Sono ottanta liriche. Qual è il filo conduttore?
E’ la lenta maturazione dell’uomo attraverso l’esplorazione degli angoli più nascosti della propria anima, un dialogo introspettivo fatto con la consapevolezza della fallibilità dell’uomo e l’ansia di migliorarsi e riscattarsi sempre, cercando di spogliarsi del “sé” per gettare lo sguardo “oltre il sé”. Intendo la poesia come un filtro tra l’uomo e il mondo che lo circonda, tra uomo e uomo. La meditazione e l’introspezione ti mettono a nudo: sarai poi tu a rivestirti con gli abiti mentali che ti saranno più congeniali, per affrontare meglio il tuo viaggio di conoscenza e così comprendere il significato vero della vita.
A chi è dedicato questo tuo libro di poesie?
A mia madre, Teresa, che per tutti è stata Teresina. E’ il minimo tributo che io potessi darle. E’ stata per me, ma anche per la mia famiglia originaria e per chi ha avuto la fortuna di frequentarla e conoscerla bene, un esempio irraggiungibile di smisurata generosità umana. E quando parlo di generosità non intendo riferirmi alla mera elargizione materiale di doni cui si dedicava, ma alla disponibilità umana verso chi era ammalato o si trovasse in difficoltà. Chiunque bussasse alla sua porta, fosse un parente, persona comunque conosciuta o sconosciuta sapeva di poter trovare sempre un gesto di carità, un aiuto concreto e una parola di conforto…
L’ho conosciuta ed era veramente straordinaria…
Mia madre possedeva un forte senso della pietas, non solo intesa come pietà cristiana, ma nella sua accezione latina e, per così dire laica che implica empatia, immedesimazione, condivisione del dolore e della sofferenza. C’è un’altra espressione, àgape, che deriva dal greco e sta a significare l’amore disinteressato, talvolta smisurato che si ha verso gli altri. Lei possedeva questa rare qualità umane… sarebbe bello che qualche ministro di Dio, che pure conosce la dottrina teologica ed è supportato dalla vocazione sacerdotale, ne possedesse un pochino e ne facesse quotidiano esercizio… Ho un grande rammarico: quello di non avere potuto pubblicare il libro quando lei era ancora in vita.

Voci archiviate del dataset

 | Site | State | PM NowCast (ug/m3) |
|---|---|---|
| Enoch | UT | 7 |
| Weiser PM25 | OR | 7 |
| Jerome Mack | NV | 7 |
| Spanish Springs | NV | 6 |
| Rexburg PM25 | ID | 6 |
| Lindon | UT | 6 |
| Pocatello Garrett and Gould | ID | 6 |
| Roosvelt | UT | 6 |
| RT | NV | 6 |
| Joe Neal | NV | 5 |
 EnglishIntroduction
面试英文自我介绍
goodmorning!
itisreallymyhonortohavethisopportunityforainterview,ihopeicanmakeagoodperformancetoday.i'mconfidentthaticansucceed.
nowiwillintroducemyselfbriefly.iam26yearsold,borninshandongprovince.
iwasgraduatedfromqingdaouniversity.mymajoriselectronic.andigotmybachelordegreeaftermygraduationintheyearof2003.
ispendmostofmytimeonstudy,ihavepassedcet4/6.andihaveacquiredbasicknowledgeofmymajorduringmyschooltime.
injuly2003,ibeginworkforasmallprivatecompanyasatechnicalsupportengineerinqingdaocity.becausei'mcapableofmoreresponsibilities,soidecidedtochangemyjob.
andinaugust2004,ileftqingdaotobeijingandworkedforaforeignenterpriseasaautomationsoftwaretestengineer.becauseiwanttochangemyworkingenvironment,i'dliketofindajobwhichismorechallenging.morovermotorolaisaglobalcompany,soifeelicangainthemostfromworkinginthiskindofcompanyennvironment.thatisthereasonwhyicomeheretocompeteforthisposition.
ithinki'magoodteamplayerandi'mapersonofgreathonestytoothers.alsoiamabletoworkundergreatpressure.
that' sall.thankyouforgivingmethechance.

▸ COMPITI DA SVOLGERE:
#1 Riscrivi per favore sotto forma di elenco puntato il paragrafo del brano che comincia con «Mia madre possedeva un forte senso della pietas», conservandone i fatti principali.
#2 Quante liriche contiene il libro di poesie di cui si parla nel brano?
#3 Trascrivi dal brano, parola per parola, il passo che inizia con «E’ la lenta» e termina con «libro di poesie?».
Per rispondere basati soltanto sul brano.

▸ SOLUZIONI DEGLI ESERCIZI:
#1
- La madre aveva un forte senso della pietas. Non la intendeva solo come pietà cristiana, ma anche nel significato latino e laico di empatia, immedesimazione e condivisione del dolore e della sofferenza.
- Possedeva anche l'àgape, parola di origine greca che indica l'amore disinteressato, talvolta smisurato, verso gli altri.
- Secondo l'autore sarebbe bello che qualche ministro di Dio avesse un po' di queste qualità e le esercitasse ogni giorno.
- Il suo grande rammarico è non aver potuto pubblicare il libro mentre la madre era ancora in vita.

#2 Ottanta.

#3
E’ la lenta maturazione dell’uomo attraverso l’esplorazione degli angoli più nascosti della propria anima, un dialogo introspettivo fatto con la consapevolezza della fallibilità dell’uomo e l’ansia di migliorarsi e riscattarsi sempre, cercando di spogliarsi del “sé” per gettare lo sguardo “oltre il sé”. Intendo la poesia come un filtro tra l’uomo e il mondo che lo circonda, tra uomo e uomo. La meditazione e l’introspezione ti mettono a nudo: sarai poi tu a rivestirti con gli abiti mentali che ti saranno più congeniali, per affrontare meglio il tuo viaggio di conoscenza e così comprendere il significato vero della vita.
A chi è dedicato questo tuo libro di poesie?